La harangue pour les langues

Publié le par Sébastien Leprat

Dans les milieux politiques, la logique du procès d’intention progresse. Ainsi, ceux qui s’opposeraient à la loi sur les langues seraient-ils coupables de vouloir briser la cohésion nationale. Les mots sont lâchés, les excès verbaux tolérés. Les zélés dénonciateurs ne reculent devant rien. Pour la défense des langues, ils excellent dans la harangue et accusent à tour de bras ceux qui auraient l’outrecuidance d’émettre des réserves sur l’idée d’une législation fédérale.

Un mot d’ordre s’impose donc : Sans loi fédérale, point de salut ! Peu importe le contenu du texte discuté. Seule compte la portée symbolique du message. L’avant-projet de loi sur les langues, concocté en son temps par madame Dreyfuss et judicieusement enterré par le Conseil fédéral, est pourtant mauvais.

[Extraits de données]

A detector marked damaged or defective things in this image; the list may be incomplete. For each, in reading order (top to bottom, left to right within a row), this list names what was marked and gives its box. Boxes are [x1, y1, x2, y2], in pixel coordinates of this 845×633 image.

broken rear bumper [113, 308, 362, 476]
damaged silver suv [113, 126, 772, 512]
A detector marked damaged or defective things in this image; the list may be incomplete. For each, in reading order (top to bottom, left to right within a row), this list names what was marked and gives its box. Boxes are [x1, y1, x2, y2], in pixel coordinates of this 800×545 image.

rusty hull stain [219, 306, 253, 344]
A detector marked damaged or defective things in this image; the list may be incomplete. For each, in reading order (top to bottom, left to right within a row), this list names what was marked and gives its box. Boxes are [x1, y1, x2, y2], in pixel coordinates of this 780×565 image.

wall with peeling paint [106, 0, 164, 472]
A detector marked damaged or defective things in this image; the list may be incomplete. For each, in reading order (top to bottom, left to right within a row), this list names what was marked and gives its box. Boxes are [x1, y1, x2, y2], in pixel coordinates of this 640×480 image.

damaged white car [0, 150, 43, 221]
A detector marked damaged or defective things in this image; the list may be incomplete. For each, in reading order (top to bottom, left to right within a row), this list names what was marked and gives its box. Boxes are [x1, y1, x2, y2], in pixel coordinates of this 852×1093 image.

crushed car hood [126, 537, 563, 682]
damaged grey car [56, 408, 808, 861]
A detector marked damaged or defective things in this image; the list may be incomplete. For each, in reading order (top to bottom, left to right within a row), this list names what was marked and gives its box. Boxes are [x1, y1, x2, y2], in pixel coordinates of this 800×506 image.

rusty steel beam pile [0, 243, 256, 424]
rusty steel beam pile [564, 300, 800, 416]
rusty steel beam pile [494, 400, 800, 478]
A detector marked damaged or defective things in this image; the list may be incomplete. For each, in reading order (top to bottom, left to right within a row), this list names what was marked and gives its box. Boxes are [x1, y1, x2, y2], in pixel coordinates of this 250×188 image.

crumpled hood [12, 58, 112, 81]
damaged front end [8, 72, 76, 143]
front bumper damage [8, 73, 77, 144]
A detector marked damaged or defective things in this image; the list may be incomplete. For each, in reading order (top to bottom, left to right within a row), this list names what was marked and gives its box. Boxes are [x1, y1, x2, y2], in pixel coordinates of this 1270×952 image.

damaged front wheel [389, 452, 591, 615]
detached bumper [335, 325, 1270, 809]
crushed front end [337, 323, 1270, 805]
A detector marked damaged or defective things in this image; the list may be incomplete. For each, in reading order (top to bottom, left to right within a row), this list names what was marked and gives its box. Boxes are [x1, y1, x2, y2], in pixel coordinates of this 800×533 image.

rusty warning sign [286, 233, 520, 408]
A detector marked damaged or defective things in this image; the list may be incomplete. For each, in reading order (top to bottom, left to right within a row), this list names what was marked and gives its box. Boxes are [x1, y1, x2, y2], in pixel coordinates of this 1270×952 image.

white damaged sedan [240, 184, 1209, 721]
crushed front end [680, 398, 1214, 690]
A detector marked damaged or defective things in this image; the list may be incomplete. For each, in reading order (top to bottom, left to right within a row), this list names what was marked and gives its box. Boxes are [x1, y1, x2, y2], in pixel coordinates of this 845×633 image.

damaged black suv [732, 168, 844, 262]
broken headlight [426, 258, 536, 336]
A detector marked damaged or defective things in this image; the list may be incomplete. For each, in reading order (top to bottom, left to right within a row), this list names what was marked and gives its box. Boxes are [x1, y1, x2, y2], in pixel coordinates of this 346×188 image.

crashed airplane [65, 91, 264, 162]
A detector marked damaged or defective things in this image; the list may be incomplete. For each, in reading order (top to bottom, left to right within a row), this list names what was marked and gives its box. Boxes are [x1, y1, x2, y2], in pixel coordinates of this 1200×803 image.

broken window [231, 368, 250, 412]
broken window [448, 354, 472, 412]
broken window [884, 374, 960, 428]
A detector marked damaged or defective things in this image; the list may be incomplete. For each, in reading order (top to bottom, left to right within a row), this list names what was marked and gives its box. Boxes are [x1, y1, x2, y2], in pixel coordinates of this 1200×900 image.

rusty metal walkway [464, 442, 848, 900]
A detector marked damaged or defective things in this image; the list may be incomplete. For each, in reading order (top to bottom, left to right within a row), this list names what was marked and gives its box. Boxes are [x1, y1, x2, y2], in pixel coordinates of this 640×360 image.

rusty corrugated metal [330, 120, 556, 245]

#### CONSIGNE:
Citez mot pour mot le passage du texte sur la loi sur les langues allant de « La harangue pour » jusqu'à « est pourtant mauvais. ».

#### RÉSULTAT:
La harangue pour les langues

Publié le par Sébastien Leprat

Dans les milieux politiques, la logique du procès d’intention progresse. Ainsi, ceux qui s’opposeraient à la loi sur les langues seraient-ils coupables de vouloir briser la cohésion nationale. Les mots sont lâchés, les excès verbaux tolérés. Les zélés dénonciateurs ne reculent devant rien. Pour la défense des langues, ils excellent dans la harangue et accusent à tour de bras ceux qui auraient l’outrecuidance d’émettre des réserves sur l’idée d’une législation fédérale.

Un mot d’ordre s’impose donc : Sans loi fédérale, point de salut ! Peu importe le contenu du texte discuté. Seule compte la portée symbolique du message. L’avant-projet de loi sur les langues, concocté en son temps par madame Dreyfuss et judicieusement enterré par le Conseil fédéral, est pourtant mauvais.